Task a -
Translate this sentence from the Darwin Online manuscript record into Spanish: "Reproduced with permission of the Syndics of Cambridge University Library and William Huxley Darwin."

RECORD: Darwin, C. R. [1833.02].  N of Orange Bay. CUL-DAR39.121. Edited by John van Wyhe (Darwin Online, http://darwin-online.org.uk/)

REVISION HISTORY: Transcribed by Christine Chua and edited by John van Wyhe 8.2022. RN1

NOTE: See record in the Darwin Online manuscript catalogue, enter its Identifier here. Reproduced with permission of the Syndics of Cambridge University Library and William Huxley Darwin.

Darwin, C. R. [Beagle diary (1831-1836)]. EH88202366, p. 300: "Sunday 10th Removed to a bay North of Orange Bay. —"

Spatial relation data
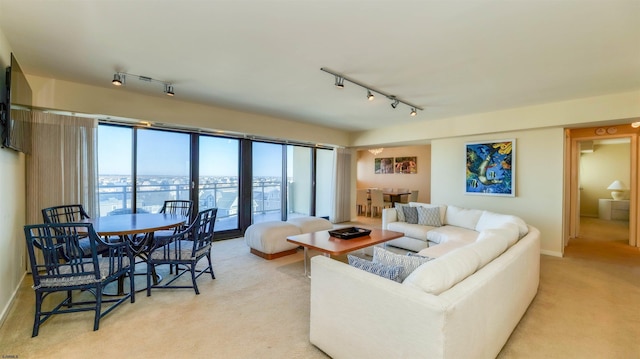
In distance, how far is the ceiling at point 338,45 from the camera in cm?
194

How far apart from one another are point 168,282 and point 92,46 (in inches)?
100

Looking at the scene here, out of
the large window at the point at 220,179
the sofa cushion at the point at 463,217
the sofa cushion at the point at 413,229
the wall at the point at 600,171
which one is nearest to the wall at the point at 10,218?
the large window at the point at 220,179

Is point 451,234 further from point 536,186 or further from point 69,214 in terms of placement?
point 69,214

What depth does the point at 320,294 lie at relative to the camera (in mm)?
1861

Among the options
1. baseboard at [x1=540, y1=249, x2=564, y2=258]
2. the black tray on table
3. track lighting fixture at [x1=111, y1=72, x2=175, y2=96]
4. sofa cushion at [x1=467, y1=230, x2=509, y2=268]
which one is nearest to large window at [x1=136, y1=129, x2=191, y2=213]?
track lighting fixture at [x1=111, y1=72, x2=175, y2=96]

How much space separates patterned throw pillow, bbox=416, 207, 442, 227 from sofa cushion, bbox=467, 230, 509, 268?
228 cm

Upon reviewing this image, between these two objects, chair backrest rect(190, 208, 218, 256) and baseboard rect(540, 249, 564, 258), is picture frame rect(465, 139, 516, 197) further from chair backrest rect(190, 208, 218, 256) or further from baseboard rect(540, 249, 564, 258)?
chair backrest rect(190, 208, 218, 256)

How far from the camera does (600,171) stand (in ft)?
27.0

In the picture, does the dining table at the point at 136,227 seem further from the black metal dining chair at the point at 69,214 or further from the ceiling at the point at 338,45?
the ceiling at the point at 338,45

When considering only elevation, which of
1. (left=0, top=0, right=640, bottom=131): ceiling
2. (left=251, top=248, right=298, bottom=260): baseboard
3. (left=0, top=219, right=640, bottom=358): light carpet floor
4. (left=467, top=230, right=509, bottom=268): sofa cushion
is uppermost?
(left=0, top=0, right=640, bottom=131): ceiling

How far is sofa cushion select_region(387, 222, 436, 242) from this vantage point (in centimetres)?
429

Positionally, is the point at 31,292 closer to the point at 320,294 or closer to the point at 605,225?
the point at 320,294

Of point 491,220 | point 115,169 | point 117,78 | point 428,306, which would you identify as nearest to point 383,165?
point 491,220

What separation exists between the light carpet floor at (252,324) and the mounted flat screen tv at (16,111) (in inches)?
61.6
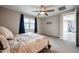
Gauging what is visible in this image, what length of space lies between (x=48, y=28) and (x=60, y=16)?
11.8 inches

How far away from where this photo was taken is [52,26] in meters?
1.39

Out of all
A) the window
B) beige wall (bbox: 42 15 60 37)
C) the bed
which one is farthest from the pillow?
beige wall (bbox: 42 15 60 37)

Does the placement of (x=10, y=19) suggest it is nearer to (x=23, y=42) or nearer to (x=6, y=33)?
(x=6, y=33)

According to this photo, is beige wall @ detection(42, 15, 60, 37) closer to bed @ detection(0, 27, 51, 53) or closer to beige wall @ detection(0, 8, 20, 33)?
bed @ detection(0, 27, 51, 53)

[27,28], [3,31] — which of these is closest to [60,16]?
[27,28]

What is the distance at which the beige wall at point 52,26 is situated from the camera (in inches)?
53.7

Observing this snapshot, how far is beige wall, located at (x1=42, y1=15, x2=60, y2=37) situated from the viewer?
4.48ft

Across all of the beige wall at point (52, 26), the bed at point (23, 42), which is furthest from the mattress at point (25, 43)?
the beige wall at point (52, 26)

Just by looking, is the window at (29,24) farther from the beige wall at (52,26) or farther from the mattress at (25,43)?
the beige wall at (52,26)

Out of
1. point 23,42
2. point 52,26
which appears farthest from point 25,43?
point 52,26

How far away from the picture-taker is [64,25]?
1285 millimetres

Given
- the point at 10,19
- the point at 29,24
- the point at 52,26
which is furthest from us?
the point at 52,26

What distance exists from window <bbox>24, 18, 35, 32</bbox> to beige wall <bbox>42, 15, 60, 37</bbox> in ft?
0.66

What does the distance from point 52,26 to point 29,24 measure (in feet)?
1.38
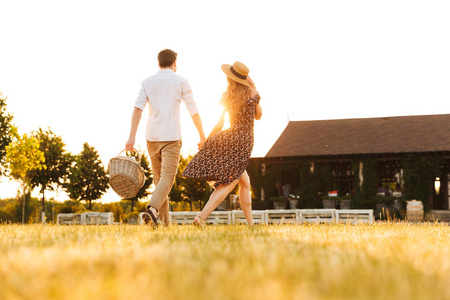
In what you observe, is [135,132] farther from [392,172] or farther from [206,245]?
[392,172]

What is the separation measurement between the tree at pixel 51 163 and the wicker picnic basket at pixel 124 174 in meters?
24.7

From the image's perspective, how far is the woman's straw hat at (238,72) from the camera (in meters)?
6.16

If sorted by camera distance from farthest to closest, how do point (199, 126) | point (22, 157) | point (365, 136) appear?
point (365, 136) → point (22, 157) → point (199, 126)

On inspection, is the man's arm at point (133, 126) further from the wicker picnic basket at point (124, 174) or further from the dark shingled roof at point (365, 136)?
the dark shingled roof at point (365, 136)

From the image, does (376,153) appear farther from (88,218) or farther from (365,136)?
(88,218)

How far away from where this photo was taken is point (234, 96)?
6.28 m

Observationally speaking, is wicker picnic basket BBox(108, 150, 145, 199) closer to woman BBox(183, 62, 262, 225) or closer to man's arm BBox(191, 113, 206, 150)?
woman BBox(183, 62, 262, 225)

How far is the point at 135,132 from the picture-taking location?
6.35m

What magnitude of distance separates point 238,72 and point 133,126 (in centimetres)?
154

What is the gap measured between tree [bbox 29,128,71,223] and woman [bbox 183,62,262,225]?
2541 cm

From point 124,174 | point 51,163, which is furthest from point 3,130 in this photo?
point 124,174

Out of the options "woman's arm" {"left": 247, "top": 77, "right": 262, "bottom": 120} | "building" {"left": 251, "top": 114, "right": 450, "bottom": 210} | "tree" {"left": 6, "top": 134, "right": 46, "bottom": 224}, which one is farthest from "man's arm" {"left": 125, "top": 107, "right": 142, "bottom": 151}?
"building" {"left": 251, "top": 114, "right": 450, "bottom": 210}

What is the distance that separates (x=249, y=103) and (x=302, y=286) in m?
4.57

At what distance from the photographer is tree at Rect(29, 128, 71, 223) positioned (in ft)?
96.8
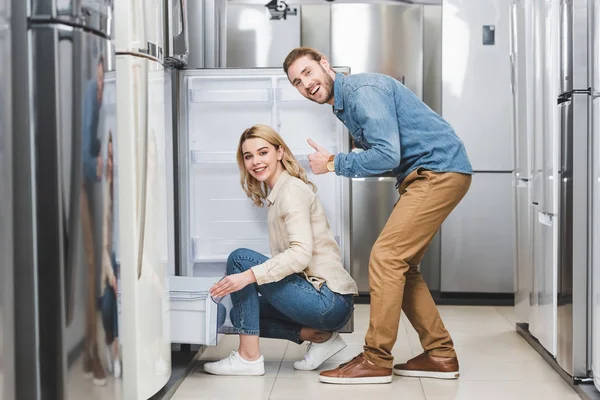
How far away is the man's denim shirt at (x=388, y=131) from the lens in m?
2.60

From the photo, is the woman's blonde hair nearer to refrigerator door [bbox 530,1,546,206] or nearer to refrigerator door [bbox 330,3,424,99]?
refrigerator door [bbox 530,1,546,206]

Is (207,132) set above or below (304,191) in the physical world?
above

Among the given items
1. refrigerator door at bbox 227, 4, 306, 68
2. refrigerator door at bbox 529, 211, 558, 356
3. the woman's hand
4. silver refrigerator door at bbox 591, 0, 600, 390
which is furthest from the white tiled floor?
refrigerator door at bbox 227, 4, 306, 68

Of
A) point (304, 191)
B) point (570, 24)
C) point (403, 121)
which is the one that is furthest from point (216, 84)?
point (570, 24)

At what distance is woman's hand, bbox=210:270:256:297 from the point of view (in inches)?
106

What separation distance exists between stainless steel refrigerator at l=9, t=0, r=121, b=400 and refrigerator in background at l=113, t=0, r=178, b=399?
1.76 feet

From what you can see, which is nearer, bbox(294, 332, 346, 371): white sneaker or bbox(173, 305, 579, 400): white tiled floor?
bbox(173, 305, 579, 400): white tiled floor

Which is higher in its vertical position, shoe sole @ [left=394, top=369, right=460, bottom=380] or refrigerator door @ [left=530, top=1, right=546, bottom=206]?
refrigerator door @ [left=530, top=1, right=546, bottom=206]

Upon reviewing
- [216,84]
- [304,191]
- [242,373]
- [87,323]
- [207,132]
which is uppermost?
[216,84]

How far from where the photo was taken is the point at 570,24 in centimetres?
262

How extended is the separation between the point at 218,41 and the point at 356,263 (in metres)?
1.51

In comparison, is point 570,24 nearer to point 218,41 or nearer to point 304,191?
point 304,191

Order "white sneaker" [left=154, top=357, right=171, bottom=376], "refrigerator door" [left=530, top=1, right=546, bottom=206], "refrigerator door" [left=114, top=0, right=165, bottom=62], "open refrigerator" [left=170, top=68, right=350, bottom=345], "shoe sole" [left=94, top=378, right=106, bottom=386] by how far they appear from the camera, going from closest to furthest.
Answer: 1. "shoe sole" [left=94, top=378, right=106, bottom=386]
2. "refrigerator door" [left=114, top=0, right=165, bottom=62]
3. "white sneaker" [left=154, top=357, right=171, bottom=376]
4. "refrigerator door" [left=530, top=1, right=546, bottom=206]
5. "open refrigerator" [left=170, top=68, right=350, bottom=345]

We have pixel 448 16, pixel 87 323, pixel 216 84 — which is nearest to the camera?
pixel 87 323
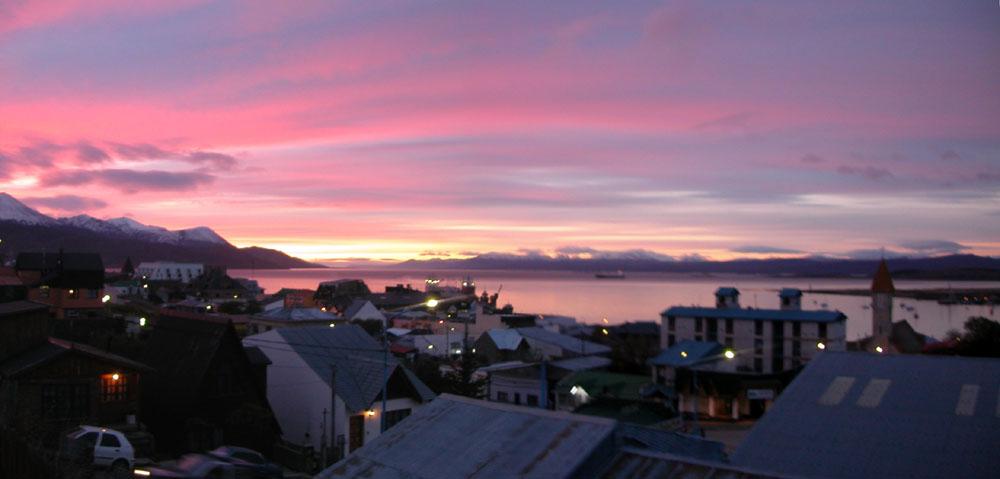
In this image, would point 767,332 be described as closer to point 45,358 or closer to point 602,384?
point 602,384

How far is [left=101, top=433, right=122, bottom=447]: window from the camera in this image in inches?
656

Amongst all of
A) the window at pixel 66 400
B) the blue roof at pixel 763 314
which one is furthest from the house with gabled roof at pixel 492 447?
the blue roof at pixel 763 314

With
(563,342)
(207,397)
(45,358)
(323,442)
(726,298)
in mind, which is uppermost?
(45,358)

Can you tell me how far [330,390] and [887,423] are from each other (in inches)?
673

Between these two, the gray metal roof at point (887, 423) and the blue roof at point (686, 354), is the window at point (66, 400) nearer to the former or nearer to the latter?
the gray metal roof at point (887, 423)

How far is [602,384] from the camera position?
38.8 meters

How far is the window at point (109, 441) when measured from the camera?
16656 mm

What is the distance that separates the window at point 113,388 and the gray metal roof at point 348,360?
252 inches

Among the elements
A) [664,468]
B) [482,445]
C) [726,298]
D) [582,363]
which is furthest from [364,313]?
[664,468]

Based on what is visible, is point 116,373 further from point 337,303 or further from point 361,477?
point 337,303

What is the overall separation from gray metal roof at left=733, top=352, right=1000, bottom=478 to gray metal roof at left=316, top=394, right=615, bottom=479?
5.67 metres

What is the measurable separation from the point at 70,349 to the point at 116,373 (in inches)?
57.8

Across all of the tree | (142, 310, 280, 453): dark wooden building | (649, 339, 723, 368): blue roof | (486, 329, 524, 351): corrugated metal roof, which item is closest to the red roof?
(649, 339, 723, 368): blue roof

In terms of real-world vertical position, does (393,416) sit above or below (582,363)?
above
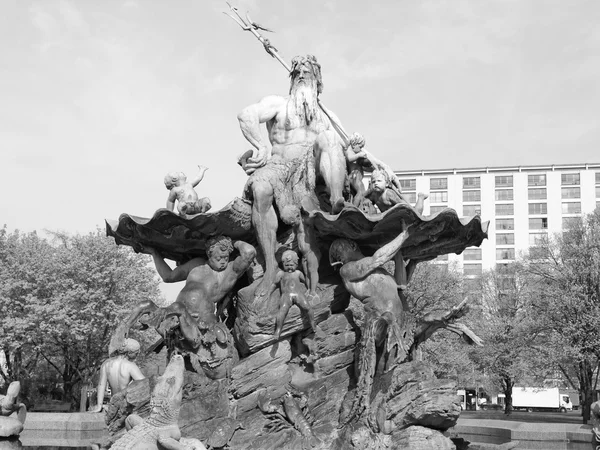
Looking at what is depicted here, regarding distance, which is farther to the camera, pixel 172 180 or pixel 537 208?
pixel 537 208

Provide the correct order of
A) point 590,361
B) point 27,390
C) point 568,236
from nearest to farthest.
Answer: point 590,361 → point 568,236 → point 27,390

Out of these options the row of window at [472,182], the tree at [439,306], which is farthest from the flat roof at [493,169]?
the tree at [439,306]

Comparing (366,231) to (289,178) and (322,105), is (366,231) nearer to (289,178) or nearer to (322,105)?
(289,178)

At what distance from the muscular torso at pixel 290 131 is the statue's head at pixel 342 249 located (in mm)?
→ 2073

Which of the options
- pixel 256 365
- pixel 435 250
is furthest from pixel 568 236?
pixel 256 365

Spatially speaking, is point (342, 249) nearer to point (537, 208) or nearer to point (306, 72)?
point (306, 72)

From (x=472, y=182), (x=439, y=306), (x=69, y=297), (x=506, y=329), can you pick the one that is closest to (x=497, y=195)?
(x=472, y=182)

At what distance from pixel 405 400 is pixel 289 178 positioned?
4.33 metres

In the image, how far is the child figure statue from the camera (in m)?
10.8

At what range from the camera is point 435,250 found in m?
11.8

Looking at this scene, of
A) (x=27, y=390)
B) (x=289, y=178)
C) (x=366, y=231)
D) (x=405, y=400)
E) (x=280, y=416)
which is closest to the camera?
(x=405, y=400)

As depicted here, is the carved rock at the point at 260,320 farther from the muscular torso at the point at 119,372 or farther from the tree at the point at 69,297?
the tree at the point at 69,297

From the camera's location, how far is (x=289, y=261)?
11148 millimetres

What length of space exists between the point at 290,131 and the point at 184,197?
8.03 ft
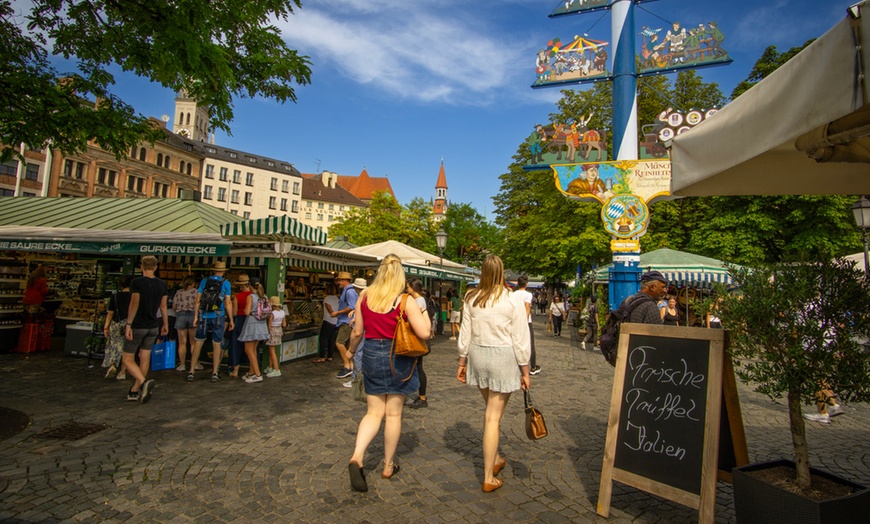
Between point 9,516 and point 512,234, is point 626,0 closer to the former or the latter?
point 9,516

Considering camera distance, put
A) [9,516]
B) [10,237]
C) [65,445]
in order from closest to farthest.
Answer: [9,516], [65,445], [10,237]

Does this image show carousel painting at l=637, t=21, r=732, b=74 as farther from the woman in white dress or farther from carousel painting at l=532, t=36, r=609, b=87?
the woman in white dress

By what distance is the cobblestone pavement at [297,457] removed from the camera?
3.24 metres

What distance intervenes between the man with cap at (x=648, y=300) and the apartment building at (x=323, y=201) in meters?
85.5

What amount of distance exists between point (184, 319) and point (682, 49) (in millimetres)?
11543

Task b -
Find every line of the records above that contains the string "sneaker", and copy each one out. Case counts.

Worked solution a -
Reproducido con permiso de los Síndicos de la Biblioteca de la Universidad de Cambridge y de William Huxley Darwin.

Worked solution b -
From what you can see, which is nearer, bbox(294, 332, 346, 371): white sneaker or bbox(173, 305, 579, 400): white tiled floor?
Order "white sneaker" [left=154, top=357, right=171, bottom=376], "refrigerator door" [left=530, top=1, right=546, bottom=206], "refrigerator door" [left=114, top=0, right=165, bottom=62], "open refrigerator" [left=170, top=68, right=350, bottom=345], "shoe sole" [left=94, top=378, right=106, bottom=386] by how far they appear from the camera, going from closest to furthest.
3. "white sneaker" [left=154, top=357, right=171, bottom=376]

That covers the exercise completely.